I look at them both, Cassie in hospital and Cassie in the photo. She looks like two different people. I think of Jonny’s face when he came onto the ward. He had the nauseated, helpless look of someone who knows someone they love is in trouble. I look at the small hump of Cassie’s tummy again and think about all the whispering on the ward. Perhaps Cassie wasn’t protecting Jack from the possibility of another miscarriage; maybe she was hiding something else from him.

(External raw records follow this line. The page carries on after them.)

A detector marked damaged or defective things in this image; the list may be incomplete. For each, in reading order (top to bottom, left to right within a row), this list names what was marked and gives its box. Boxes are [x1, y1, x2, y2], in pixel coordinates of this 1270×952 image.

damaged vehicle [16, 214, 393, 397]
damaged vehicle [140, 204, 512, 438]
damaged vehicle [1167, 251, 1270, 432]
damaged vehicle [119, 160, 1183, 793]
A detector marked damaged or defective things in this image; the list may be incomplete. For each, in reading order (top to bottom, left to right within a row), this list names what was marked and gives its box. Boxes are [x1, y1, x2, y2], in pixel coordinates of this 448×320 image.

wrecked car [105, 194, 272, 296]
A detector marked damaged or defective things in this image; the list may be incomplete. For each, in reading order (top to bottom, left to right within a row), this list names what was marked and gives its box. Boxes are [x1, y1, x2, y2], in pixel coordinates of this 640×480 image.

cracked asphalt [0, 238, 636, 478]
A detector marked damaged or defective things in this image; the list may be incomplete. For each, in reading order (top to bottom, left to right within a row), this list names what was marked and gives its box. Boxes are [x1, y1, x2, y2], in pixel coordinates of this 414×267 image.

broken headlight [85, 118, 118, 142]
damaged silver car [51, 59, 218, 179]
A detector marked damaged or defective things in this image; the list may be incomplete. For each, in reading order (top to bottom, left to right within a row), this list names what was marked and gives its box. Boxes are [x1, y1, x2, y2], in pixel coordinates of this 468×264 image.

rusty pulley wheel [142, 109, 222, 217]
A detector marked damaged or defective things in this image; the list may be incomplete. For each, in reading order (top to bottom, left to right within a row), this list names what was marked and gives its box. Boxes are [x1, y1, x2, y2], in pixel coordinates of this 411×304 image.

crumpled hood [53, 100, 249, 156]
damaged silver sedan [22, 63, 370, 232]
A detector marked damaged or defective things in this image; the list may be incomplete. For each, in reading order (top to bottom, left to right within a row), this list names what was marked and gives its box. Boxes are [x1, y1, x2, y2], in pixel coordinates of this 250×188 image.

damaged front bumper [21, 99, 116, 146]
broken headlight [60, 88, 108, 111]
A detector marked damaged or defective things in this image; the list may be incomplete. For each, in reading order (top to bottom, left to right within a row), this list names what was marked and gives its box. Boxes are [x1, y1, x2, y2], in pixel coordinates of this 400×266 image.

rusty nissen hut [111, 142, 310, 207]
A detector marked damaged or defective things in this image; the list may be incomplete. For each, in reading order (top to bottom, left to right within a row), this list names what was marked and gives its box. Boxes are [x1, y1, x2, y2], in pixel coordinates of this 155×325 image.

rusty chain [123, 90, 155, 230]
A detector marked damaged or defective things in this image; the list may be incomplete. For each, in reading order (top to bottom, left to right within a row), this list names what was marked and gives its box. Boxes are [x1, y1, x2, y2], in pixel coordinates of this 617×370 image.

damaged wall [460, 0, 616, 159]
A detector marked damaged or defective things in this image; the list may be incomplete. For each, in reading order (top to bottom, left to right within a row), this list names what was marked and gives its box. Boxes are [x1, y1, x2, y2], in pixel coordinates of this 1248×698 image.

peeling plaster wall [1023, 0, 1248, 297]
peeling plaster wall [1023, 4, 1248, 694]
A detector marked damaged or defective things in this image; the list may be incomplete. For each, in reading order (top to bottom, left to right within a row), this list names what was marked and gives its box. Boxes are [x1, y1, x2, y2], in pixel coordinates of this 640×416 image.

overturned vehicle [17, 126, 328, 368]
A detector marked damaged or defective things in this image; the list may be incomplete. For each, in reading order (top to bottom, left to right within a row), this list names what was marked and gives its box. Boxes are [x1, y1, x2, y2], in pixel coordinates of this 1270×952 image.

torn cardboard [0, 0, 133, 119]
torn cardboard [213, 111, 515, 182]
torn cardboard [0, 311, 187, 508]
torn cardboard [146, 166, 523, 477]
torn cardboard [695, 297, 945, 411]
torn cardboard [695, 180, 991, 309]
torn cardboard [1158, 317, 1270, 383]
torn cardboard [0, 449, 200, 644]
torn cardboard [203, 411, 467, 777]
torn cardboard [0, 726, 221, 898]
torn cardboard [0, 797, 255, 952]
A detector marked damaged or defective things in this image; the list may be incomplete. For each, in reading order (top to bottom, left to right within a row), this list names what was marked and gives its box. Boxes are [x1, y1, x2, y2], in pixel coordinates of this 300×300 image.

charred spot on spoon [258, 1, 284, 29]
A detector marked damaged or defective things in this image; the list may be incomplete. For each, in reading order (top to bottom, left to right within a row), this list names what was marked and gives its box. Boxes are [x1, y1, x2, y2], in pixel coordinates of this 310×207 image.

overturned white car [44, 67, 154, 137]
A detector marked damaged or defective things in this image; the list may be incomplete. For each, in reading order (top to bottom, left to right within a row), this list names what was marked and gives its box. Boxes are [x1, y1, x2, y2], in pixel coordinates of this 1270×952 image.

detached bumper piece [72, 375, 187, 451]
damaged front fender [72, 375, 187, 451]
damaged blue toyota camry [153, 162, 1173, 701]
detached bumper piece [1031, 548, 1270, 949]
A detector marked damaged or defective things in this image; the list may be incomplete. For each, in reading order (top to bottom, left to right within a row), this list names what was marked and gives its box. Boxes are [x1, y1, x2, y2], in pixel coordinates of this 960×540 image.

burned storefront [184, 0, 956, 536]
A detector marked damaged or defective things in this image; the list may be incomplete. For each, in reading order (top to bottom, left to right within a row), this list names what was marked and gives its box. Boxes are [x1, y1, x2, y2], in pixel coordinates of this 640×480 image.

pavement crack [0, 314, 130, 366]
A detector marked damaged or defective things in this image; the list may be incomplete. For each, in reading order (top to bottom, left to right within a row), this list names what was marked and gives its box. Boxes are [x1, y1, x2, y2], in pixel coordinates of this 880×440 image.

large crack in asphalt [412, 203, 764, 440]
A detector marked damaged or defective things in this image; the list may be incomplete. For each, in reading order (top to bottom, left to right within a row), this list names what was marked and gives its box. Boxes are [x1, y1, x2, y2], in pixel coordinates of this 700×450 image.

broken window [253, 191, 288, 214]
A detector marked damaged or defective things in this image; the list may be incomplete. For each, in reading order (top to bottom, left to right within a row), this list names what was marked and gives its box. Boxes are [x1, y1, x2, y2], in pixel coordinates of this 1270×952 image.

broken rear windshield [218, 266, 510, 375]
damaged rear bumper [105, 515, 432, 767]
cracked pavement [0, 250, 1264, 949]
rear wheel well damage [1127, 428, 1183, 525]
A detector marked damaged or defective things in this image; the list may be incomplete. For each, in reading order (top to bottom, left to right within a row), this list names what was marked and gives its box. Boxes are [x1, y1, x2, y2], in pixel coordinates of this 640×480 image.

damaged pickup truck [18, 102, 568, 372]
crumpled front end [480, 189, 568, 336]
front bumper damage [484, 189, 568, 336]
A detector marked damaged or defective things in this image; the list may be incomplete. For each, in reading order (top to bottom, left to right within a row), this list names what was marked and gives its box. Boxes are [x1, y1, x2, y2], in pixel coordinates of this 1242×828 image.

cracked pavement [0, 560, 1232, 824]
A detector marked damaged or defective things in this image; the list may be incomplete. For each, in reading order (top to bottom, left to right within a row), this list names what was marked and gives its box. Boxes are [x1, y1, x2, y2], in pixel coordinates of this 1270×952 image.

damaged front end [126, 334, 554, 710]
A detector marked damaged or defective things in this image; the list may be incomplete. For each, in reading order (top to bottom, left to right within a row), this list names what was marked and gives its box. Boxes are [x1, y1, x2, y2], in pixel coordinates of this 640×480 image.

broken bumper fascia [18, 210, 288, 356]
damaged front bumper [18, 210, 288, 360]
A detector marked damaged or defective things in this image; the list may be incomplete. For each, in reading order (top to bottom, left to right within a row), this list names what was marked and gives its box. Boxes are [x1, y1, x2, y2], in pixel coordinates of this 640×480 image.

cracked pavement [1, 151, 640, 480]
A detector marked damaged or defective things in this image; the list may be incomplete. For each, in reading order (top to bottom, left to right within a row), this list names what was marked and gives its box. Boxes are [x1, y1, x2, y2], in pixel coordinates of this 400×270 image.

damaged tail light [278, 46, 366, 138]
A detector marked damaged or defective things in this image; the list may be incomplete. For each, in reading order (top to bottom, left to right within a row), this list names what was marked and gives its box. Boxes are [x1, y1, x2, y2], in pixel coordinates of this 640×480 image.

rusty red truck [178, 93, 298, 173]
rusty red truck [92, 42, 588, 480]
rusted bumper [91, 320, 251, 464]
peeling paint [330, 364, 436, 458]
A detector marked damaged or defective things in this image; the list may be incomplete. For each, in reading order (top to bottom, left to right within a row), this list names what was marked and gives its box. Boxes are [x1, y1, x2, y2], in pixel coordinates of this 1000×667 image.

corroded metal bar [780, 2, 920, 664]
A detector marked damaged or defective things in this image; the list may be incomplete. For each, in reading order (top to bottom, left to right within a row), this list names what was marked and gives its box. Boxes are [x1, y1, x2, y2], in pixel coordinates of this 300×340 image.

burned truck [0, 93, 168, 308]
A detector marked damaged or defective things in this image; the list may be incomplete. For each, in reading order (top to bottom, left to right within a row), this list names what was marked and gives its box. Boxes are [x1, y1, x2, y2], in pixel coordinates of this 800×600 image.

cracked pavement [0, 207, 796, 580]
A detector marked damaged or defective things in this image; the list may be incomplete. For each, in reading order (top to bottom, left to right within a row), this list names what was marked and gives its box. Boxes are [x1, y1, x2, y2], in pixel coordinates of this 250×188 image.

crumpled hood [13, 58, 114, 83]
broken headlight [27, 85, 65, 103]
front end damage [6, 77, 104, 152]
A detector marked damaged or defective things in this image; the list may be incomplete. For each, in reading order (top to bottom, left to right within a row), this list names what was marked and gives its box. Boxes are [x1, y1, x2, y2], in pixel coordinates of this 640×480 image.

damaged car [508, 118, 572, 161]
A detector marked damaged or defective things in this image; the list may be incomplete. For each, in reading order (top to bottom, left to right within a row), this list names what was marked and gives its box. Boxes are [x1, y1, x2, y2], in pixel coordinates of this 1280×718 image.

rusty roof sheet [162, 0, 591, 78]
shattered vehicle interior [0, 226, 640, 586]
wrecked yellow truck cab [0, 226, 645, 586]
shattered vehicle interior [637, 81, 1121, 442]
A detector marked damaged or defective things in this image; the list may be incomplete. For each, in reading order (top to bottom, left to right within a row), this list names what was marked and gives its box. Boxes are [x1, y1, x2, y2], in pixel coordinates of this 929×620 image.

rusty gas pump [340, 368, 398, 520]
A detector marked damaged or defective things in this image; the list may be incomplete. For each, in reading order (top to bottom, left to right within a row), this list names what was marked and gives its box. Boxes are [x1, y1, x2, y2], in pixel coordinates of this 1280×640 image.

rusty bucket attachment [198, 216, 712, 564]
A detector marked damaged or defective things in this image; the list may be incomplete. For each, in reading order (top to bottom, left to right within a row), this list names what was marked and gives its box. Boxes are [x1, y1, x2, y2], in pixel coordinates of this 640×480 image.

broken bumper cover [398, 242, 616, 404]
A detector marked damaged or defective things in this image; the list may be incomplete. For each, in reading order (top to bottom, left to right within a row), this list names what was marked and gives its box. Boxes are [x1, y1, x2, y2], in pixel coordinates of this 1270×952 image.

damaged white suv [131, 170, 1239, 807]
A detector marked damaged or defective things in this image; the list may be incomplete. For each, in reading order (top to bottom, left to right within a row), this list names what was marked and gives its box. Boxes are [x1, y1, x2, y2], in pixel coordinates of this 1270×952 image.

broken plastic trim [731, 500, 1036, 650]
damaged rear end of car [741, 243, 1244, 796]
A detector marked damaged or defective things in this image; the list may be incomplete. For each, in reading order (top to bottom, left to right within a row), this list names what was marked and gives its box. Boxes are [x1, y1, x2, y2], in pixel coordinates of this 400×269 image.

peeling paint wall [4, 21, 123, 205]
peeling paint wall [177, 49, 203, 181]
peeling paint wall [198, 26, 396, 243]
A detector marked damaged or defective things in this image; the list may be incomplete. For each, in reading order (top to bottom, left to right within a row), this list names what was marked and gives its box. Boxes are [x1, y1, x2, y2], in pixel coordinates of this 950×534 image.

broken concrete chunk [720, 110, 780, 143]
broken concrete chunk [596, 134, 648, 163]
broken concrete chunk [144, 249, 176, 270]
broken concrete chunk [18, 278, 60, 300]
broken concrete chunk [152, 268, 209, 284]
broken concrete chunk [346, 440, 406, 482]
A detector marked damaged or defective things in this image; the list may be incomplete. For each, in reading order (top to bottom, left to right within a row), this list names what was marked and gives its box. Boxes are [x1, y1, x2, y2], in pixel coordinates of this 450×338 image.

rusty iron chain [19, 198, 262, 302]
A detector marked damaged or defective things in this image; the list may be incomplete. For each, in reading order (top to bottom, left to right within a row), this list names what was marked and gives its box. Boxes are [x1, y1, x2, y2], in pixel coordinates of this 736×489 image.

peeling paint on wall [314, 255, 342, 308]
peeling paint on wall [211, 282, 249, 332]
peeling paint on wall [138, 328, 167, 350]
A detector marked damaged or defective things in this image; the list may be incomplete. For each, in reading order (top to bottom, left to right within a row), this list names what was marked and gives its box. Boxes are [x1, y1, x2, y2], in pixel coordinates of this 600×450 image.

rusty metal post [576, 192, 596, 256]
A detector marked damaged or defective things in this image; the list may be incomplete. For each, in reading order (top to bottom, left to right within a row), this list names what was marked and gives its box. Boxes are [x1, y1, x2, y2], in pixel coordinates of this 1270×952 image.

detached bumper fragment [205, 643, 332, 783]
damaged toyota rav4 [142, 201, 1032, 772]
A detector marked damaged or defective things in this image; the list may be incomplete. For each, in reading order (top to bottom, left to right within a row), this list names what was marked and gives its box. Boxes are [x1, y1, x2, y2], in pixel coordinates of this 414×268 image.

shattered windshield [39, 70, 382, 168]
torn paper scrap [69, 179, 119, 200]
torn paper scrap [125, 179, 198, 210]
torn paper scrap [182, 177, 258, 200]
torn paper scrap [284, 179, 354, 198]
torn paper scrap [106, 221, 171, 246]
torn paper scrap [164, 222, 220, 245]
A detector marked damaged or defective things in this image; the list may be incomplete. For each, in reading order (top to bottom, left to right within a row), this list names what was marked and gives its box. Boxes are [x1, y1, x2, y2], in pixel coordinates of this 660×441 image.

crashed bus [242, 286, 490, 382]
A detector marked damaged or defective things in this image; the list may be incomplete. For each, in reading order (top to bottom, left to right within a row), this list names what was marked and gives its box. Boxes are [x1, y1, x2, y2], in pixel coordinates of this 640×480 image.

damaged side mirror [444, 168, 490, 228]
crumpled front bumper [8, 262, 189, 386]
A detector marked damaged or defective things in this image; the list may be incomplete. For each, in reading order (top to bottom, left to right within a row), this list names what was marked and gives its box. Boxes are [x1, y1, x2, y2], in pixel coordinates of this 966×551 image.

I hear him again; ‘She was scared.’

The memory of Jack howling when he found out she was pregnant echoes round my head. I stand back, away from her suddenly, stung by the realisation that I’ve been pulled into the lies myself. I feel vertiginous, unsure of the world suddenly, because the Cassie I thought I knew has disappeared, and the woman before me, this sleeping woman whose fate seems somehow inextricably aligned with my own, is a stranger to me and I know that to feel safe, for our babies to be safe, I have to know her. I have to find out who she really is.





14


Frank


It’s official! Lizzie has a new boyfriend! She told me as she gave me a bed bath this morning, her voice sliding high and low like a xylophone with joy. My eyes have been getting itchier over the last couple of weeks. I lie here like a plate of spoiling meat, willing Lizzie to pause, to notice my sore eyes, and perhaps get something cool to soothe them, but she didn’t look at me for long enough. She was too busy telling me about her new boyfriend, about Alex. It happened in the late January Ikea sales. Apparently, Lizzie likes to take prospective boyfriends to Ikea as a stress test. She told me about him as she soaped my starved skin. I’d listen to her all day, listen to whatever she wants to say, so long as she keeps wiping my skin with exquisite warm water.